### LISTA DE TAREFAS
• 1. Indique se cada afirmação a seguir está de acordo com a sentença sobre a pensão de ex-combatente, respondendo sim ou não e citando literalmente as palavras da sentença que decidem a questão. (a) O autor se aposentou em 1972 como servidor público ligado ao Ministério da Saúde. (b) O termo de opção pelo benefício militar foi assinado em 1988. (c) O pedido de antecipação dos efeitos da tutela foi negado.
• 2. Prossiga com a redação da sentença sobre a pensão de ex-combatente a partir da última frase apresentada.

::: PÁGINA :::

Autor: José dos Santos

Réu: União Federal

Juiz Federal: Dr. Ricardo César Mandarino Barretto

 

Administrativo e Previdenciário - Pensão especial de ex-combatente. Possibilidade de acumulação com outro benefício previdenciário. Inteligência do art. 53, II e III, do ADCT. Precedentes dos Tribunais. Termo de opção. Conteúdo inválido pela superveniência da CF/88. Distinção de vícios entre atos administrativos e regidos pelo direito privado. Modificação de entendimento. Procedência.

 

 

SENTENÇA:

Vistos, etc...

José dos Santos, qualificado na inicial de fls. 02, propõe, em face da União Federal, a presente ação sumária, objetivando continuar a perceber a pensão especial de que trata o art. 53, II e III, do ADCT, acumulada com a aposentadoria auferida na condição de ex-servidor estatutário. Postula, seqüencialmente, o pagamento das diferenças financeiras decorrentes.

Participando da 2ª Guerra Mundial, por haver sido integrante da Força Expedicionária Brasileira, tomara parte efetiva, no teor de suas palavras, em operações bélicas, fazendo jus, portanto, à qualificação de ex-combatente.

Em 1972, aposentara-se como servidor público vinculado ao Ministério da Saúde, mas, em 1981, fora levado a assinar um termo de opção pelo benefício militar, renunciando ao civil. Enxerga, aí, coação moral irresistível, a viciar o ato desde sua formalização.

Discorre sobre as disposições do corpo transitório da Constituição Federal de 1988, nelas respaldando a possibilidade de acumulação.

Enuncia precedentes jurisprudenciais e requer antecipação dos efeitos da tutela, com juntada de documentos ao final.

Deferido o pleito antecipativo nas fls. 18 e 19.

Citada, a ré comparece a audiência, oferecendo impugnação ao valor da causa e defesa, sob a forma de contestação.

::: INFORMAÇÕES FORNECIDAS :::

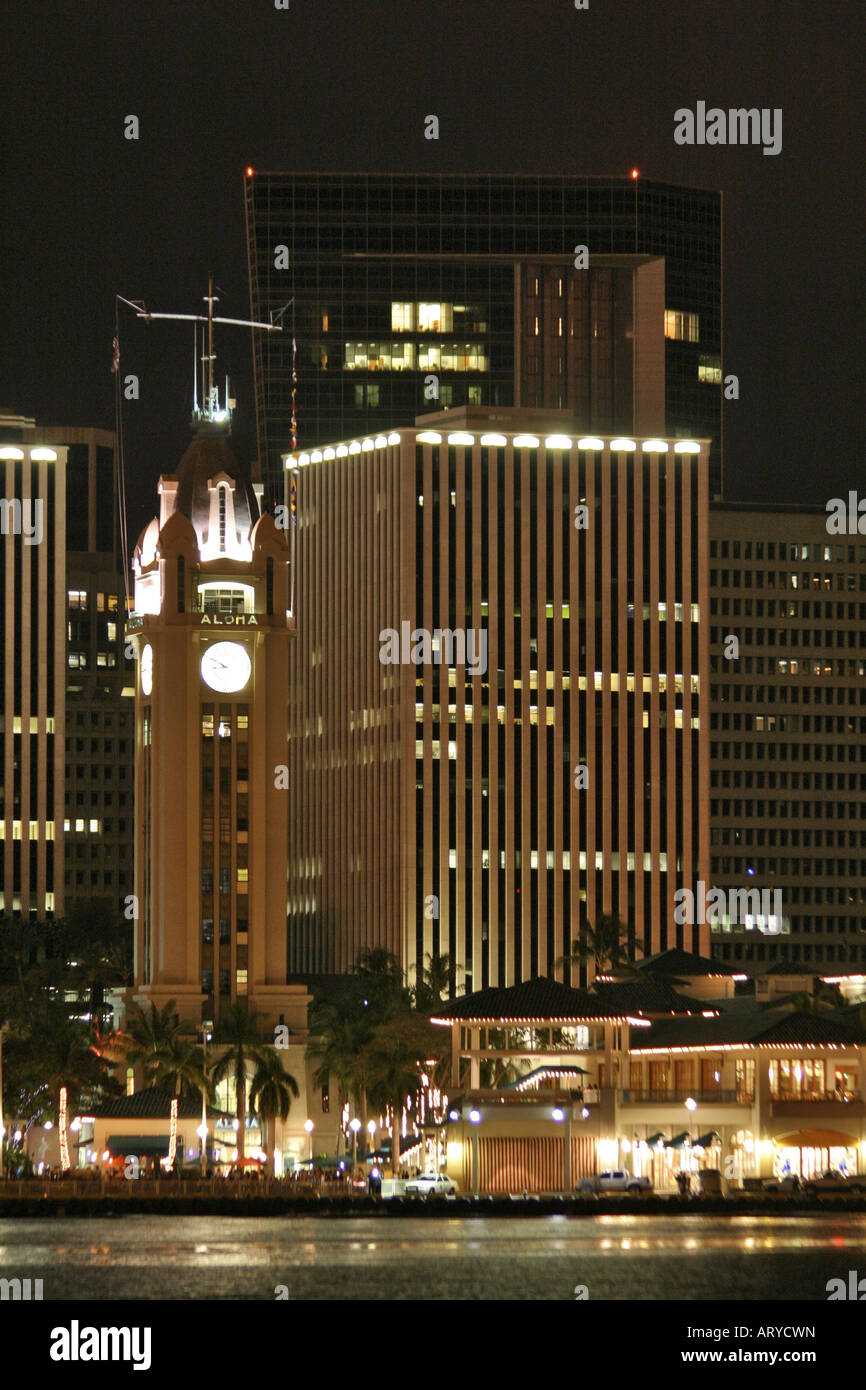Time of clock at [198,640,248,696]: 8:49
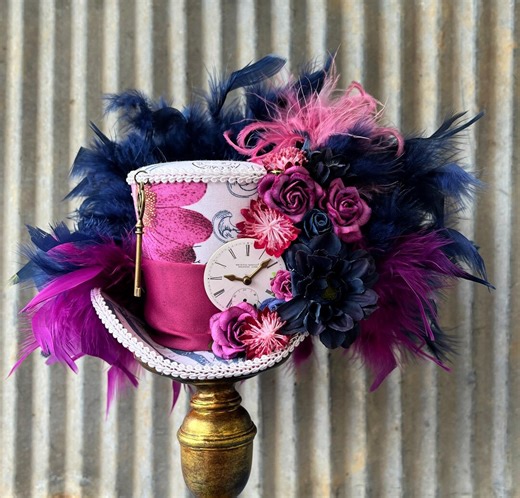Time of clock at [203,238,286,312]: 9:07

:::

### RESPOSTAS POR TAREFA
• 1.
(a) Sim: "Em 1972, aposentara-se como servidor público vinculado ao Ministério da Saúde".
(b) Não: "em 1981, fora levado a assinar um termo de opção pelo benefício militar".
(c) Não: "Deferido o pleito antecipativo nas fls. 18 e 19."

• 2.
Solucionado o incidente (fls. 24), ficou consignada na peça de resposta a preliminar de prescrição e, no mérito, salientou-se que, nos termos da legislação vigente à época do termo de opção (Lei 4.242/63), a acumulação de pensão especial com quaisquer outras rendas oriundas dos cofres públicos era expressamente vedada.

Nesse tom, entende ser impertinente a alegação de coação moral irresistível.

As partes ratificaram suas razões, oralmente.

É o relatório.

Configurada aqui a hipótese do art. 330, I, do CPC, passo ao julgamento antecipado da lide.

Cumpre, de início, o exame da preliminar argüida pela União Federal.

A prescrição, na hipótese, é regida pelo Decreto nº 20.910/32, que estabelece o prazo qüinqüenal para a cobrança das dívidas passivas das entidades de direito público, ressalvadas algumas exceções aqui irrelevantes.

Acerca de tal prazo, é de se anotar a súmula nº 85, do STJ, verbis:

 

Nas relações jurídicas de trato sucessivo em que a Fazenda Pública figure como devedora, quando não tiver sido negado o próprio direito reclamado, a prescrição atinge apenas as prestações vencidas antes do qüinqüênio anterior à propositura da ação.

 

O direito à aposentadoria civil do demandante jamais fora negado. Vale dizer, sua condição de aposentado, vínculo de direito público, nunca sofreu impugnação.

O termo de opção, lavrado para que gozasse da pensão militar especial, não desconstituiu referida situação jurídica, a qual representa o fundo de direito, por isso mesmo incólume. Tal termo fez cessar apenas os consectários financeiros da aposentadoria civil, isto é, suas prestações mensais.

Além disso, é corrente na jurisprudência – e por diversas vezes o tenho reiterado em minhas decisões – que as verbas de caráter alimentar são imunes, em seu fundamento, ao evento prescricional, recainte apenas sobre as parcelas periódicas.

Merece aplicação a súmula transcrita, portanto, para, em resposta à preliminar, reconhecer prescritas apenas as parcelas mensais anteriores à 02.01.1996.

No mérito, vem à reflexão as palavras da defesa, afirmando que, ao tempo da opção pela pensão especial, a legislação de regência vedava a acumulação pretendida.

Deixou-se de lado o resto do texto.